![the anchoring effect the anchoring effect](https://www.ionos.com/digitalguide/fileadmin/DigitalGuide/Teaser/ankereffekt-t.jpg)
We can develop the tendency to focus on the anchor rather than the intrinsic value. The problem with anchors is that they don’t necessarily reflect intrinsic value. So when we think about currency values, which are intrinsically hard to value, anchors often get involved. Also, the more difficult it is to value something, the more we tend to rely on anchors. The more relevant the anchor seems, the more people tend to cling to it. Anchoring, or rather the degree of anchoring, is going to be heavily determined by how salient the anchor is. Anchoring in Public MarketsĪnchoring bias is dangerous yet prolific in the markets.
![the anchoring effect the anchoring effect](https://cdn-images-1.medium.com/max/2600/1*_O9aGgboEYkGgINWgodWvA.png)

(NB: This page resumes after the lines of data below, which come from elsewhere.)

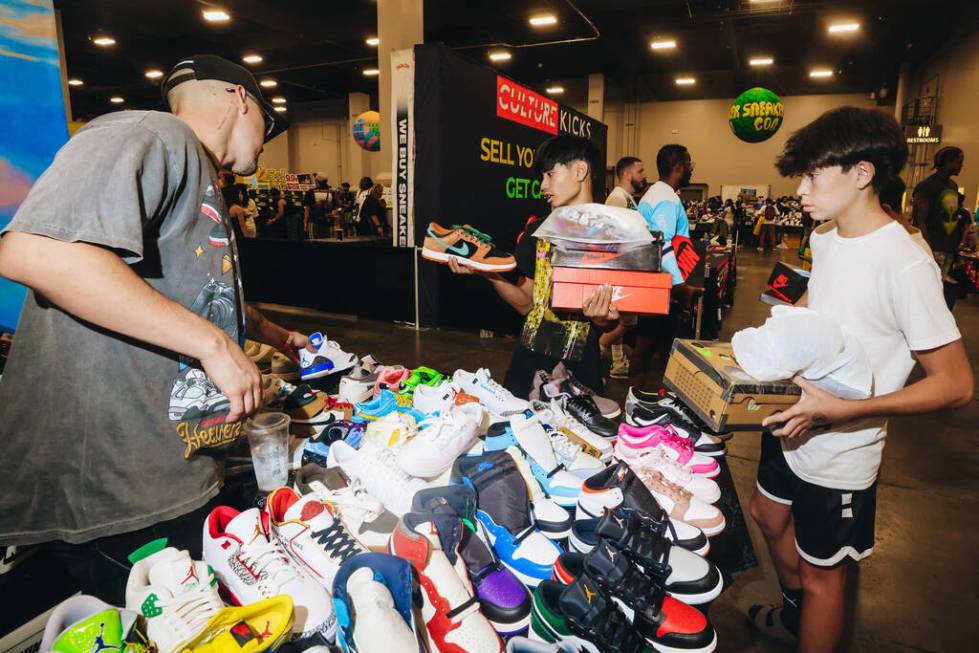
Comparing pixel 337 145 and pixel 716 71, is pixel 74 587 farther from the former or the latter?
pixel 337 145

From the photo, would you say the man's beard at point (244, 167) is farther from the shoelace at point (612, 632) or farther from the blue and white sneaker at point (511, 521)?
the shoelace at point (612, 632)

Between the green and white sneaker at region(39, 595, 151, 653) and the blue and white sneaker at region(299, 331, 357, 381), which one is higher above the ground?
the blue and white sneaker at region(299, 331, 357, 381)

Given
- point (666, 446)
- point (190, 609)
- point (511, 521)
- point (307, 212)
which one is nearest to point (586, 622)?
point (511, 521)

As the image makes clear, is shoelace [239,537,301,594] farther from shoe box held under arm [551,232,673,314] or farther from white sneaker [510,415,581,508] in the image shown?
shoe box held under arm [551,232,673,314]

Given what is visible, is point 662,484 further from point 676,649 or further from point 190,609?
point 190,609

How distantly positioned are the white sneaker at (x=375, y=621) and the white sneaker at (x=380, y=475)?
0.35 m

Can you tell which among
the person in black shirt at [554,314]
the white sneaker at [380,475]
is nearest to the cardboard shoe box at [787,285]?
the person in black shirt at [554,314]

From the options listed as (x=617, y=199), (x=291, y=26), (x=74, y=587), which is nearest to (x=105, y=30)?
(x=291, y=26)

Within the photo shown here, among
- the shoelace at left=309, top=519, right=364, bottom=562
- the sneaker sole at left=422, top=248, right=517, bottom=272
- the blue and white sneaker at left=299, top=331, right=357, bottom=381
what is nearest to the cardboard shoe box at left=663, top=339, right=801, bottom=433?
the shoelace at left=309, top=519, right=364, bottom=562

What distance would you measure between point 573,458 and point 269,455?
2.79 ft

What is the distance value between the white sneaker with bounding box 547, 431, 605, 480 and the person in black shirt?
0.64m

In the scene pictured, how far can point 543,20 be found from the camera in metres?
12.0

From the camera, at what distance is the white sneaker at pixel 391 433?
137 cm

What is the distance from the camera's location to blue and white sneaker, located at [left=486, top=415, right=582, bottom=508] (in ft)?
4.36
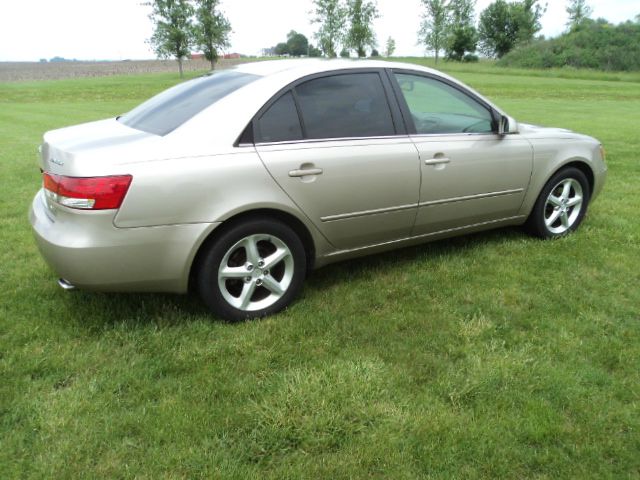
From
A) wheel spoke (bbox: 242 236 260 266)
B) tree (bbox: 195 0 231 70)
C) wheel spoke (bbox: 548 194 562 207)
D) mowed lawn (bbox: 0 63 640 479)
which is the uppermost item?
tree (bbox: 195 0 231 70)

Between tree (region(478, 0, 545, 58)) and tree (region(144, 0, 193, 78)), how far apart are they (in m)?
48.4

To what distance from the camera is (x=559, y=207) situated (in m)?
4.88

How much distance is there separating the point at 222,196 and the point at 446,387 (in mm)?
1580

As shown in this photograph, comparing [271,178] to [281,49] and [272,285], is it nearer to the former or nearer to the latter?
[272,285]

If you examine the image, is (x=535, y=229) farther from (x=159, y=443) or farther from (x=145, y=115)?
(x=159, y=443)

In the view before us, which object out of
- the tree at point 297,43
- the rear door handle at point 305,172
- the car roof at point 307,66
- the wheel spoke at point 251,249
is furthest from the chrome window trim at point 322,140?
the tree at point 297,43

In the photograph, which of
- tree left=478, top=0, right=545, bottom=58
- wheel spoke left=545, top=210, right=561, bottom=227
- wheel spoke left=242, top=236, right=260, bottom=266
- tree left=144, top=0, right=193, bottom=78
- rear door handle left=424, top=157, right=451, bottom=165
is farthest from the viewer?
tree left=478, top=0, right=545, bottom=58

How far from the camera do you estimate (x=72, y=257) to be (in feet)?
9.37

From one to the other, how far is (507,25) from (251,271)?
267 feet

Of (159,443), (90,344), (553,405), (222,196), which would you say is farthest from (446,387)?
(90,344)

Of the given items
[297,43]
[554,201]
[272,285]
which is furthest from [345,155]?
[297,43]

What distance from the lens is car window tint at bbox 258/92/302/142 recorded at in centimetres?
328

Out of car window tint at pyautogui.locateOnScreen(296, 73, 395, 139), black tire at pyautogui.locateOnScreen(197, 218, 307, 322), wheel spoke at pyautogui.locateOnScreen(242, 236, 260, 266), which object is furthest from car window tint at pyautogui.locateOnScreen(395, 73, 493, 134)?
wheel spoke at pyautogui.locateOnScreen(242, 236, 260, 266)

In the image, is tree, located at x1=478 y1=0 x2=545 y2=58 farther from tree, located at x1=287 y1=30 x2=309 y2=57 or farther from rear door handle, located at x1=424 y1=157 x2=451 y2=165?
rear door handle, located at x1=424 y1=157 x2=451 y2=165
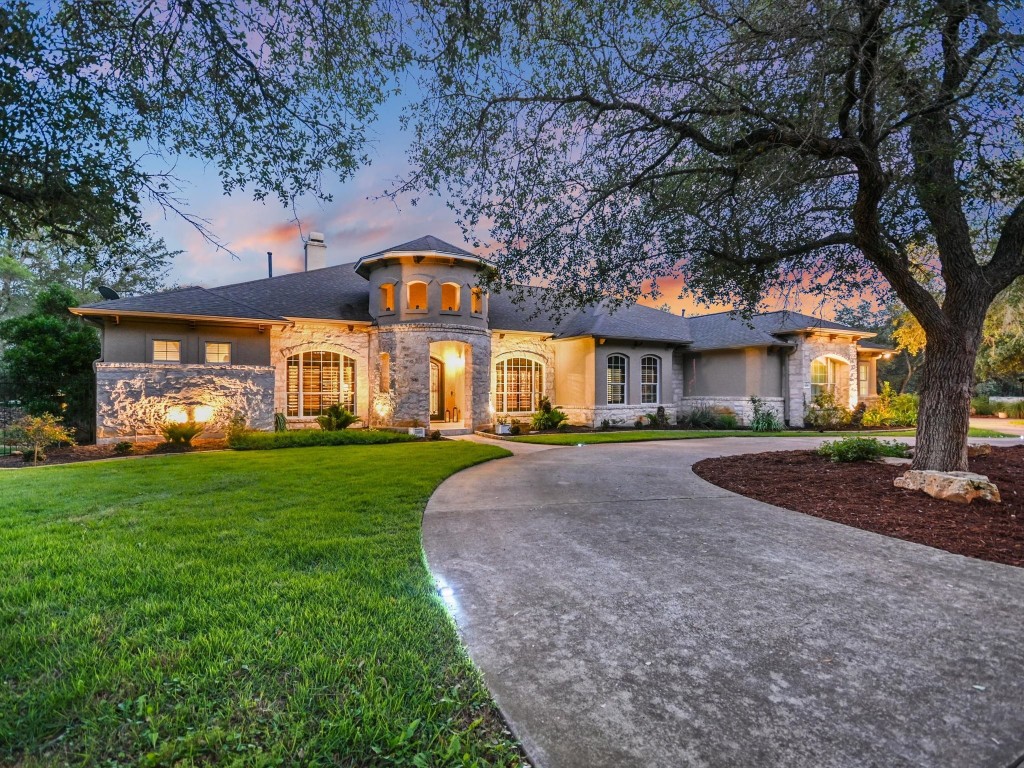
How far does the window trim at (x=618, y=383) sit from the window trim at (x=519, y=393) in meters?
2.38

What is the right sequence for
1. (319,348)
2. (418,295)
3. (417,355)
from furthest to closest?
(418,295) → (319,348) → (417,355)

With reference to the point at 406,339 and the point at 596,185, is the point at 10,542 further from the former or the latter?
the point at 406,339

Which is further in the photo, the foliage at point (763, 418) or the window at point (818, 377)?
the window at point (818, 377)

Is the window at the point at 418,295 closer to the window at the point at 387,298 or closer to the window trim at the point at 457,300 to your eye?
the window at the point at 387,298

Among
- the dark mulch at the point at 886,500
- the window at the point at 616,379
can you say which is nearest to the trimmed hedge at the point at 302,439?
the window at the point at 616,379

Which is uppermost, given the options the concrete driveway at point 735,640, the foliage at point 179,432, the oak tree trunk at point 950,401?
the oak tree trunk at point 950,401

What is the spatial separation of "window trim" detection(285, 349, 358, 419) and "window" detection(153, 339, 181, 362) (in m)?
2.75

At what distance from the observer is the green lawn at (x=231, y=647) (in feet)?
6.31

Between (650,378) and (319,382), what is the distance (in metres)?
12.1

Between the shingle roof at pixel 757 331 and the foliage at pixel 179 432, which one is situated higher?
the shingle roof at pixel 757 331

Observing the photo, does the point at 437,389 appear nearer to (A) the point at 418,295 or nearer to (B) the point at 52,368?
(A) the point at 418,295

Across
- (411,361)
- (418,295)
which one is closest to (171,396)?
(411,361)

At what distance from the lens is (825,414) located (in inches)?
691

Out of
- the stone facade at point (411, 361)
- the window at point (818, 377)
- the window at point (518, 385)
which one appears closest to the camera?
the stone facade at point (411, 361)
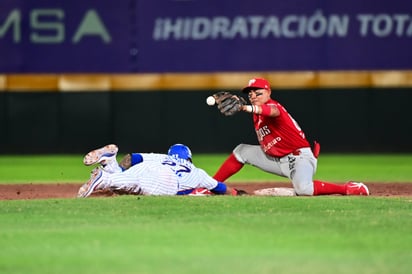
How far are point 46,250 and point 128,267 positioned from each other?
82 centimetres

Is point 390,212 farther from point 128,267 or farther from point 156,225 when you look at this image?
point 128,267

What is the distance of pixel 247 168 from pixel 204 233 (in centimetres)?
815

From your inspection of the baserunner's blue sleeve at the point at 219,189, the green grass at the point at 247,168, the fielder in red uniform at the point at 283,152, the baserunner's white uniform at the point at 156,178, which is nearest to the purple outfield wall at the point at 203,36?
the green grass at the point at 247,168

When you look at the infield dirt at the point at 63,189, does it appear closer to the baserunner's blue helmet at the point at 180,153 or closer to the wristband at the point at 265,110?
the baserunner's blue helmet at the point at 180,153

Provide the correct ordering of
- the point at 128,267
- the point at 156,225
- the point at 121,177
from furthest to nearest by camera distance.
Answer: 1. the point at 121,177
2. the point at 156,225
3. the point at 128,267

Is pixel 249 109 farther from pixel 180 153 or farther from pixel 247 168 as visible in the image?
pixel 247 168

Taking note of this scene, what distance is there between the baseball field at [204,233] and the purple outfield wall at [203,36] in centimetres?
528

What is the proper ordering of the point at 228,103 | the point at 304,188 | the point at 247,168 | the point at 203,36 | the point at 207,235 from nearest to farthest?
the point at 207,235, the point at 228,103, the point at 304,188, the point at 247,168, the point at 203,36

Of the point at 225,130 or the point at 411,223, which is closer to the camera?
the point at 411,223

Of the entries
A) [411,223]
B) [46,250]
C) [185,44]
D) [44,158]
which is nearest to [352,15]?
[185,44]

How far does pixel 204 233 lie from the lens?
293 inches

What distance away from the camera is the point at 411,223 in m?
7.96

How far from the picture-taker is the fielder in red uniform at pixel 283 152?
10078mm

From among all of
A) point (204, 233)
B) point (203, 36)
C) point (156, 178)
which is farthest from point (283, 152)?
point (203, 36)
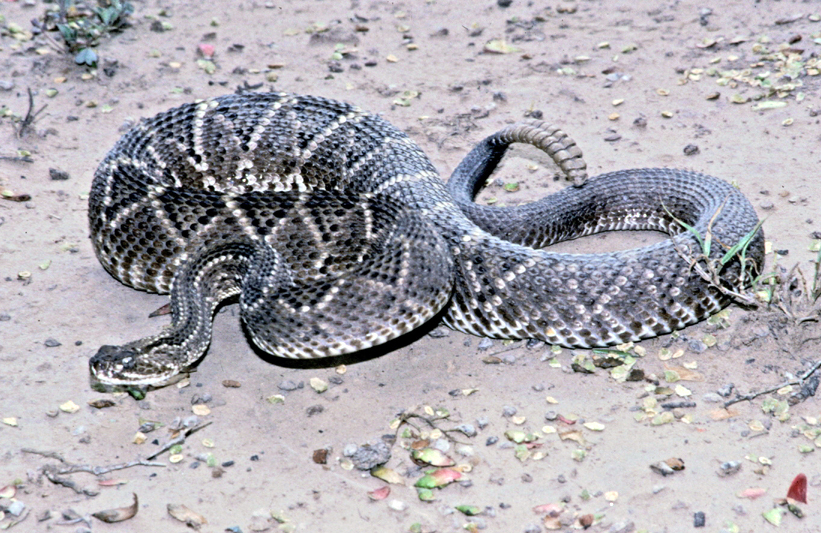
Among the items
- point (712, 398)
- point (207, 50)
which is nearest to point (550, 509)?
point (712, 398)

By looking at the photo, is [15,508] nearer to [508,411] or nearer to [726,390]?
[508,411]

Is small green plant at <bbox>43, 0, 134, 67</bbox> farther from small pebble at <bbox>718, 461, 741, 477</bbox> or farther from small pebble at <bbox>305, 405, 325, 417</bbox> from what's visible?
small pebble at <bbox>718, 461, 741, 477</bbox>

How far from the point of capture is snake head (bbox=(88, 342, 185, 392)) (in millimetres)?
5652

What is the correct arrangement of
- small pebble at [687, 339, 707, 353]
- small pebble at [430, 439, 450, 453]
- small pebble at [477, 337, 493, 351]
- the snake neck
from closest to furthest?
small pebble at [430, 439, 450, 453] < the snake neck < small pebble at [687, 339, 707, 353] < small pebble at [477, 337, 493, 351]

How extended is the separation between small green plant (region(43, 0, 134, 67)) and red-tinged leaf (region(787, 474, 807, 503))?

Learn more in CFI’s Behavioral Finance Course. We’re starting with a price today, and we’re building our sense of value based on that anchor. If I were to ask you where you think Apple’s stock will be in three months, how would you approach it? Many people would first say, “Okay, where’s the stock today?” Then, based on where the stock is today, they will make an assumption about where it’s going to be in three months. Anchoring bias is an important concept in behavioral finance. The anchor – the first price that you saw – unduly influenced your opinion. Whereas, if you’d merely seen the second shirt, priced at $100, you’d probably not view it as cheap. For example, if you first see a T-shirt that costs $1,200 – then see a second one that costs $100 – you’re prone to see the second shirt as cheap.
![the anchoring effect the anchoring effect](https://d8odtvk64bkvp.cloudfront.net/preview/25089-the-anchoring-effect.png)
Anchoring bias occurs when people rely too much on pre-existing information or the first information they find when making decisions.